Technology is nowhere near shrinking a team and shipping them off to perform surgery from within. But Peer Fischer, head of the Micro, Nano, and Molecular Systems Research Group at the Planck Institute, and colleagues were able to develop little helpers that can accurately head to certain targets in the body, making certain procedures as minimally invasive as possible or even taking away the need for surgery completely.
To get to this point, the research team led by Fischer had to address two challenges. First was the matter of size -- they had to make sure their robot is small enough. And second, once inside the body, the robot had to be able to move through tissues and bodily fluids.

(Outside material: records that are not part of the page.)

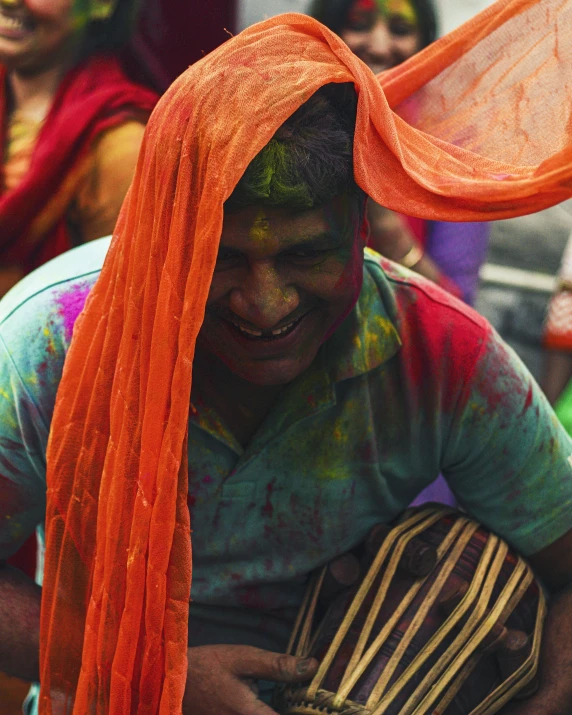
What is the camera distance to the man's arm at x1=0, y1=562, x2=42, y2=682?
2256mm

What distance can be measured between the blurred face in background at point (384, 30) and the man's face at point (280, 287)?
2334 mm

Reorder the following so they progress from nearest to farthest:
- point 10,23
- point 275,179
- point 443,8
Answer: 1. point 275,179
2. point 10,23
3. point 443,8

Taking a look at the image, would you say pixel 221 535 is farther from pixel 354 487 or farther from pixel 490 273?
pixel 490 273

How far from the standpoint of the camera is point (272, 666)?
7.36ft

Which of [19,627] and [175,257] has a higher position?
[175,257]

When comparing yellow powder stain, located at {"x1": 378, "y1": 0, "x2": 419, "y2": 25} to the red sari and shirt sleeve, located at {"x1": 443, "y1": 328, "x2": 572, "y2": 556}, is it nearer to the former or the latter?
the red sari

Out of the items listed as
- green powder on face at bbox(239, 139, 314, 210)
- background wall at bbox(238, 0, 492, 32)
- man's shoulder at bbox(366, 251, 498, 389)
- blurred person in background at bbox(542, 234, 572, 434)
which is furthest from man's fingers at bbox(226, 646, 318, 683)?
background wall at bbox(238, 0, 492, 32)

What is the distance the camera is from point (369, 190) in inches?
75.1

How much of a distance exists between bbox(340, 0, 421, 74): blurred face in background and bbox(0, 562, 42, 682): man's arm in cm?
258

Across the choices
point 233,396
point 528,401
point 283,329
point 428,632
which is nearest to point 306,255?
point 283,329

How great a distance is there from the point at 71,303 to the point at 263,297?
50 centimetres

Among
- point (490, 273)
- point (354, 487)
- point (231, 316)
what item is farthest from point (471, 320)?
point (490, 273)

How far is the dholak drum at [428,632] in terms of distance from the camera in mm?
2201

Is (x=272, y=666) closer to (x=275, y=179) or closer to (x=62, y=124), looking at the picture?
(x=275, y=179)
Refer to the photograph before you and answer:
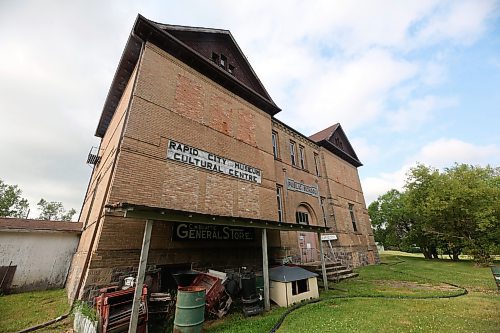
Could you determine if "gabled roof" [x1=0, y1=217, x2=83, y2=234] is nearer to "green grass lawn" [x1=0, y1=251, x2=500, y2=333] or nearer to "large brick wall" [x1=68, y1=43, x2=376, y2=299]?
"large brick wall" [x1=68, y1=43, x2=376, y2=299]

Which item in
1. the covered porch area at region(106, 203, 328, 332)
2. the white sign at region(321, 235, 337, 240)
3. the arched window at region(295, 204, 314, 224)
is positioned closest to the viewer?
the covered porch area at region(106, 203, 328, 332)

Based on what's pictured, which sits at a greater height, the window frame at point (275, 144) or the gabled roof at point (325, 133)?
the gabled roof at point (325, 133)

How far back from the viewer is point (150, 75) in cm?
845

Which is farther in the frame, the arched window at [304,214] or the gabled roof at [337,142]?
the gabled roof at [337,142]

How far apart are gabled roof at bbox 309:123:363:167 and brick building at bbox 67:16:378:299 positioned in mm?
5698

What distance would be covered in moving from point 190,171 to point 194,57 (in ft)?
17.9

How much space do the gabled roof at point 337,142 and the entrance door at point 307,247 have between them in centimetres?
837

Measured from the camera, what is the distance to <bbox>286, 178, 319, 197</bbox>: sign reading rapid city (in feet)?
47.0

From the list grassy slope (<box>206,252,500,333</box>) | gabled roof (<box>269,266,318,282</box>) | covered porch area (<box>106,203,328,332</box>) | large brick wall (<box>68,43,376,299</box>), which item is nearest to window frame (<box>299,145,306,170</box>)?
large brick wall (<box>68,43,376,299</box>)

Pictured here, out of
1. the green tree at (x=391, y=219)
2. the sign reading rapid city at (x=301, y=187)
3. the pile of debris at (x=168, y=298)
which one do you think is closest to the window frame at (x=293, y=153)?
the sign reading rapid city at (x=301, y=187)

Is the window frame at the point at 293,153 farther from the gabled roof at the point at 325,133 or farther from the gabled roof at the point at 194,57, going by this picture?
the gabled roof at the point at 325,133

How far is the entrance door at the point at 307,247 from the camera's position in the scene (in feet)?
44.7

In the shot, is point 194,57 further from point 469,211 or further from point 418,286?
point 469,211

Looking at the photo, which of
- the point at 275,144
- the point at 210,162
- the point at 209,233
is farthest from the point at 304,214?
the point at 210,162
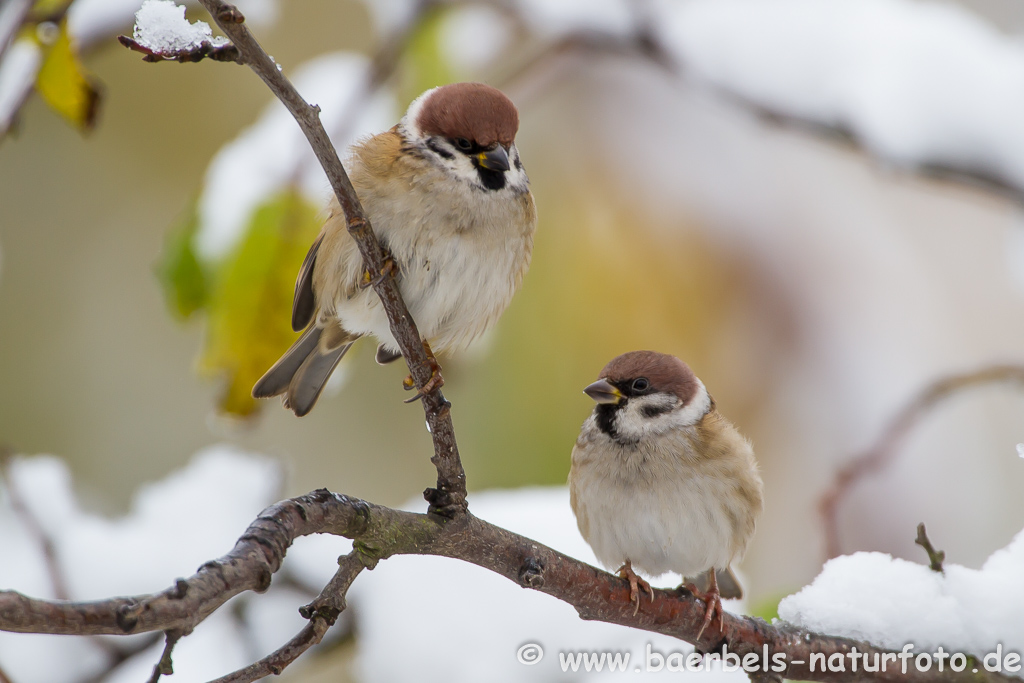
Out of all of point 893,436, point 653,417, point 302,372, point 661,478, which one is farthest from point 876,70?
point 302,372

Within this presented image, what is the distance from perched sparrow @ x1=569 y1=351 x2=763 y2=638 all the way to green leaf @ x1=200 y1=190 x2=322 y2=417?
0.76m

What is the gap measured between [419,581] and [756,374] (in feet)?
7.61

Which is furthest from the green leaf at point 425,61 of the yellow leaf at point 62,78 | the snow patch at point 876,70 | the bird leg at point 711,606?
the bird leg at point 711,606

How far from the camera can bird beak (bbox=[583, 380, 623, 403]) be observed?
2.26 metres

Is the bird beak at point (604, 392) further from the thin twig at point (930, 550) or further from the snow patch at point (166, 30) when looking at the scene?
the snow patch at point (166, 30)

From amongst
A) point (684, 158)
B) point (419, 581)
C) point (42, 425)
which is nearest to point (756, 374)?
point (684, 158)

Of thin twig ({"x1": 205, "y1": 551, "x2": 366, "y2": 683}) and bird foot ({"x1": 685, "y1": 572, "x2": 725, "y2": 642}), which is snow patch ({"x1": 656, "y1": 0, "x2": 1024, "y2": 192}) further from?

Working with researchers from the Technical University in Dortmund and Technion in Israel, Fischer and colleagues came up with an artificial scallop with a diameter measuring just a few hundred micrometers. They were able to easily scale down a robot to meet the size requirements they had in mind, but they ran into a problem with the scallop's shell as bodily fluids had so much friction. With so much resistance, the shell's movements were simply cancelled out.
According to Fischer, the microscallop's shell was just a few times bigger when compared with how thick one strand of human hair was. At that size, water will feel as viscous as honey, maybe even closer to what tar would feel like for people.
"Most bodily fluids have the property that their viscosity changes depending on the speed of movement. But as soon as something moves through this fluid, the molecular mesh breaks apart and the fluid becomes less viscous," explained Fischer.
Following this idea, researchers then turned to controlling the scallop's shell in such a way that it opens faster than it closes. The asymmetrical movement this creates makes the fluid less viscous, allowing the microscallop to move. To control a microscallop's shell, it is fitted with rare-earth magnets.
After testing microscallop movement in other bodily fluids, Fischer's team is interested in finding out if microscallops can move through tissues.
The study was published in the journal Nature Communications.